This is a guest post by Nanette Gibbs, a Reference Librarian in the Hispanic Reading Room, who enjoys sharing Library resources with researchers of all ages.
With their trip funded entirely from the proceeds selling Girl Scout Cookies, the Chesapeake Bay Troop 333 of the Girl Scouts of The Chesapeake Bay Council in Delaware, visited the Library of Congress on Friday, August 4, 2023. The night before coming to the library they camped out at Cherry Hill Park in Maryland only to find the clothes they had hung to dry were wet from a leaky tent leaving them soaking wet. Undeterred, they kept to the schedule, taking public transportation into DC and found their way to tours they had already scheduled at the White House, the U.S. Capitol and the Library of Congress. The Girl Scouts were accompanied by Girl Scout volunteer and Library Media Specialist Jennifer Leonard of the Sussex Academy in Georgetown, Delaware. For the past several years, Jennifer has brought students enrolled in both AP (Advanced Placement) and IB (International Baccalaureate) programs for Library orientations. For a display, Librarian Nanette Gibbs of the Latin American, Caribbean and European Division (LACE) assembled several items from the general collections covering more than 100 years of Girl Scout history. In the process she found the very edition of the Brownie Scout Handbook she used when she was a child. Scout Leader Crystal Wheatley shared with Nanette that the Girl Scouts produce only PDF formats of similar Girl Scout Publications now and to see these publications in print was a real treat for the girls.

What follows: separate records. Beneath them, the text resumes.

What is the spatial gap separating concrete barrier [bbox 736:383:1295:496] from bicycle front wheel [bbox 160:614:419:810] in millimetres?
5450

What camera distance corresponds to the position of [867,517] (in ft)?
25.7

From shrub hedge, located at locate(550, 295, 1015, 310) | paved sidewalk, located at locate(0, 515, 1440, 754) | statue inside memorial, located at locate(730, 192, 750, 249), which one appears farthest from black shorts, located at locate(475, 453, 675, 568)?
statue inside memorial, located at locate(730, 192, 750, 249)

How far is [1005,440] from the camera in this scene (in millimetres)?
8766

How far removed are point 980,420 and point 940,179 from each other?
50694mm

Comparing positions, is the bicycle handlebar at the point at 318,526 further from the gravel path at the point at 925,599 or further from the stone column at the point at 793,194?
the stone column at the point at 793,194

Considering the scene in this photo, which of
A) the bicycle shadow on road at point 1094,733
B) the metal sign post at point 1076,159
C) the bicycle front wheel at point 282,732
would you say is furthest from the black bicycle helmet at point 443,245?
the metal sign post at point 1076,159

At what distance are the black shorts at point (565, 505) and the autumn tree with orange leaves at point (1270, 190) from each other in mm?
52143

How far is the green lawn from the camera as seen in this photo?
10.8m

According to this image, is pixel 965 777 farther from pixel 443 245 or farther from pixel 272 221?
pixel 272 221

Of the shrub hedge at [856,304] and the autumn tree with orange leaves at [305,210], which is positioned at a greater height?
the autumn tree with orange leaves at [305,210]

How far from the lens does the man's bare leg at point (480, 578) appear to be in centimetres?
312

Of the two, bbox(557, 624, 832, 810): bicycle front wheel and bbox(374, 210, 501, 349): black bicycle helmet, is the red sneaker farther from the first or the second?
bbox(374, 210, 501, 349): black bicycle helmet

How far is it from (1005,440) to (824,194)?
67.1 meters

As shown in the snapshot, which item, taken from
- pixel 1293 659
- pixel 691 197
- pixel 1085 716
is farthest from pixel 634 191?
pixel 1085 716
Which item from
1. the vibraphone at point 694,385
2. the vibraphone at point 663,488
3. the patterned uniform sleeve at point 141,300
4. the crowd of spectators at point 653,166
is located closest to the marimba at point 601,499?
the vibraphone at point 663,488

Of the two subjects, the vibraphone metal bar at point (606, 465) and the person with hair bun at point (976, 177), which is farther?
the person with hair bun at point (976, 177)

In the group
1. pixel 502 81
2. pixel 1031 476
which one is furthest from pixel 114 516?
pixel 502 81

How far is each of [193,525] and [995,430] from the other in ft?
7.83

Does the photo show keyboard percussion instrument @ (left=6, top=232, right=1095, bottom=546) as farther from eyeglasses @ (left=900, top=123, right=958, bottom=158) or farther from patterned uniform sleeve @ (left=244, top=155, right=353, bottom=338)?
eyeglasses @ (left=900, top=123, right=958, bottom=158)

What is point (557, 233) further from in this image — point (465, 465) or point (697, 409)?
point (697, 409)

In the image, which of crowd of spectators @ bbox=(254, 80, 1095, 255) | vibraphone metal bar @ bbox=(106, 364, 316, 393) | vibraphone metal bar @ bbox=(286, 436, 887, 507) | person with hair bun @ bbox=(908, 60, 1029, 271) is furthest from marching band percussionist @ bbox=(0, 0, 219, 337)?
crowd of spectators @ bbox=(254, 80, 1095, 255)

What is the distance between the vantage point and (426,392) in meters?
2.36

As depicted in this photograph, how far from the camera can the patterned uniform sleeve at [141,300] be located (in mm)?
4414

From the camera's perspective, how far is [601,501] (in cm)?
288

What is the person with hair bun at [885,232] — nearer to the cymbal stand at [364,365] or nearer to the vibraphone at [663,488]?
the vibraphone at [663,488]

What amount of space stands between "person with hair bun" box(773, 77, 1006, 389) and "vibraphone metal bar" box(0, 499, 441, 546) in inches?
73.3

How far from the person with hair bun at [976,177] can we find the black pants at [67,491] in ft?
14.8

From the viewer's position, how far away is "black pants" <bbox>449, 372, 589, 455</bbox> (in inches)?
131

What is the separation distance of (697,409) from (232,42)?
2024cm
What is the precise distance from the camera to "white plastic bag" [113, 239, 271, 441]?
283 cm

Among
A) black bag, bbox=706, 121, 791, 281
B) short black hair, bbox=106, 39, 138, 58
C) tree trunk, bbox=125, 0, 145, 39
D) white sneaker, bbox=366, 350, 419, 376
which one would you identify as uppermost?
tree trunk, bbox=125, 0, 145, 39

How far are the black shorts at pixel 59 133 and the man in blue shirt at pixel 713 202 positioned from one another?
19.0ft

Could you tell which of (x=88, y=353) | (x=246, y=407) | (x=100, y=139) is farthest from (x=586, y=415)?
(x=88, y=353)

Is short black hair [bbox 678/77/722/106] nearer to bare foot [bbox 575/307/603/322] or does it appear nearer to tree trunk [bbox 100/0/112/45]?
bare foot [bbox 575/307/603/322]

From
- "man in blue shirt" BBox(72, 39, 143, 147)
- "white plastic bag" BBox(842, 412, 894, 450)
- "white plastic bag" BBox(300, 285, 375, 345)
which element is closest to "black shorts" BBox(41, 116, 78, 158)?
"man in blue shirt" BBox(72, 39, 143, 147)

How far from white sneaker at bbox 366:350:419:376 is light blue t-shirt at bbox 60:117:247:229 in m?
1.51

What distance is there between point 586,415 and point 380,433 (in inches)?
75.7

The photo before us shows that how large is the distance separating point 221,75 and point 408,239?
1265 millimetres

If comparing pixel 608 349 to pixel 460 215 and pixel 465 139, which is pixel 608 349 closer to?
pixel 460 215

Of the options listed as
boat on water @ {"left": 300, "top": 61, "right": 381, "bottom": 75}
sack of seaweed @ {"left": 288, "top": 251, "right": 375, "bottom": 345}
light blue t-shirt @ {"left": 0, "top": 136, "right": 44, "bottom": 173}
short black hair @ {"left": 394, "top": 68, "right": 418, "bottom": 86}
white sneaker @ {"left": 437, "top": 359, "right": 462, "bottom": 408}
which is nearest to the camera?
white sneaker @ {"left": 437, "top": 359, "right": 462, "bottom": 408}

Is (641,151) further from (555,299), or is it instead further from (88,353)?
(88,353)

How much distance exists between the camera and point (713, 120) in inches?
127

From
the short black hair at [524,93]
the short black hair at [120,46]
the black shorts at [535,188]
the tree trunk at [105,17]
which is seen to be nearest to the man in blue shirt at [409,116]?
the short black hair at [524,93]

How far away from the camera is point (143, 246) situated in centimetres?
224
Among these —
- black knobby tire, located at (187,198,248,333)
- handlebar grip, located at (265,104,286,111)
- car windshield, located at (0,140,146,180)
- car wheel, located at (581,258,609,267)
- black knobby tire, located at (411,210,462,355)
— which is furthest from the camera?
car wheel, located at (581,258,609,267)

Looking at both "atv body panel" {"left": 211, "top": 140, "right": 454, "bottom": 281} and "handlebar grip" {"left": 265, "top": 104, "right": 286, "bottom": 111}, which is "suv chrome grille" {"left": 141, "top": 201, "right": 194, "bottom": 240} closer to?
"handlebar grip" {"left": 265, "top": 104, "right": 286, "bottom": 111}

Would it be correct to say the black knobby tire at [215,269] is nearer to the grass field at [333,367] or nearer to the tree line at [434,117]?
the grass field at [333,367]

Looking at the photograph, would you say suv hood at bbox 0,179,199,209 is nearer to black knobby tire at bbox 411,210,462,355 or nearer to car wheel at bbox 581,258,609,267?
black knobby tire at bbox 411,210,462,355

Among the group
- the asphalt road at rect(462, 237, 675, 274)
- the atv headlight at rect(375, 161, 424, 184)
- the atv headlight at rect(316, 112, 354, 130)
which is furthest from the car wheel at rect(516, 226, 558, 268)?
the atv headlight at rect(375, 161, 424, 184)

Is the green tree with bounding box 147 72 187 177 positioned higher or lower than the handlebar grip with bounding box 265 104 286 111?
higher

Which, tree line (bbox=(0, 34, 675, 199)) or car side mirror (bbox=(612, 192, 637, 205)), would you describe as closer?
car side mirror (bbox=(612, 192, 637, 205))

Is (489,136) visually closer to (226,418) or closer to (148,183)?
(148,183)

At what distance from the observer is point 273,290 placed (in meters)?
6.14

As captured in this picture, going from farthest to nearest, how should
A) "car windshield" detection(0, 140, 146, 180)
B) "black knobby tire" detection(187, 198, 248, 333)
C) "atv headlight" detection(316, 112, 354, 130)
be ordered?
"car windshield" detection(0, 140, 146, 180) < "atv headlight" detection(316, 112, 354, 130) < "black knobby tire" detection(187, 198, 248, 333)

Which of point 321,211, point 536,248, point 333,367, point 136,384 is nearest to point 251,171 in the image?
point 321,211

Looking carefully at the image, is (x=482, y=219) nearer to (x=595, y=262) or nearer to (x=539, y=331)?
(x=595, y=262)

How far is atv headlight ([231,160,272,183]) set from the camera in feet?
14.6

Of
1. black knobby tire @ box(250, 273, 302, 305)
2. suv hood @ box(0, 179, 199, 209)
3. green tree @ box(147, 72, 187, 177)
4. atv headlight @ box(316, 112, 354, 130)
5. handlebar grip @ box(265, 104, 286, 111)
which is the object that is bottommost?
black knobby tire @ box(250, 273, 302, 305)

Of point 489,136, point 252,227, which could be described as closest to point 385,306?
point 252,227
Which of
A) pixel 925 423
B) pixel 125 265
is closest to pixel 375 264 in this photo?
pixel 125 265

A favorite of the girls was an early magazine for Girl Scouts entitled ‘The Rally’. In this publication they were able to examine ads for uniforms that you could send away for, guidelines for camping, recipes, poetry. The ads were particularly engaging and garnered the share of laughs as the scouts couldn’t believe the range of subjects that applied to scouting especially the one for how to make a Christmas dinner.
Other works for display included illustrations from a book entitled: ‘How the Girl Guides Won the War’. This work revealed that the ‘Girl Guides’ as they were called in England, learned Morse Code, the language of the telegraph and repurposed small tin cans for storage of maps they expertly folded so soldiers could find their way. The girls told their troop leaders and volunteers that the Library was the best experience yet.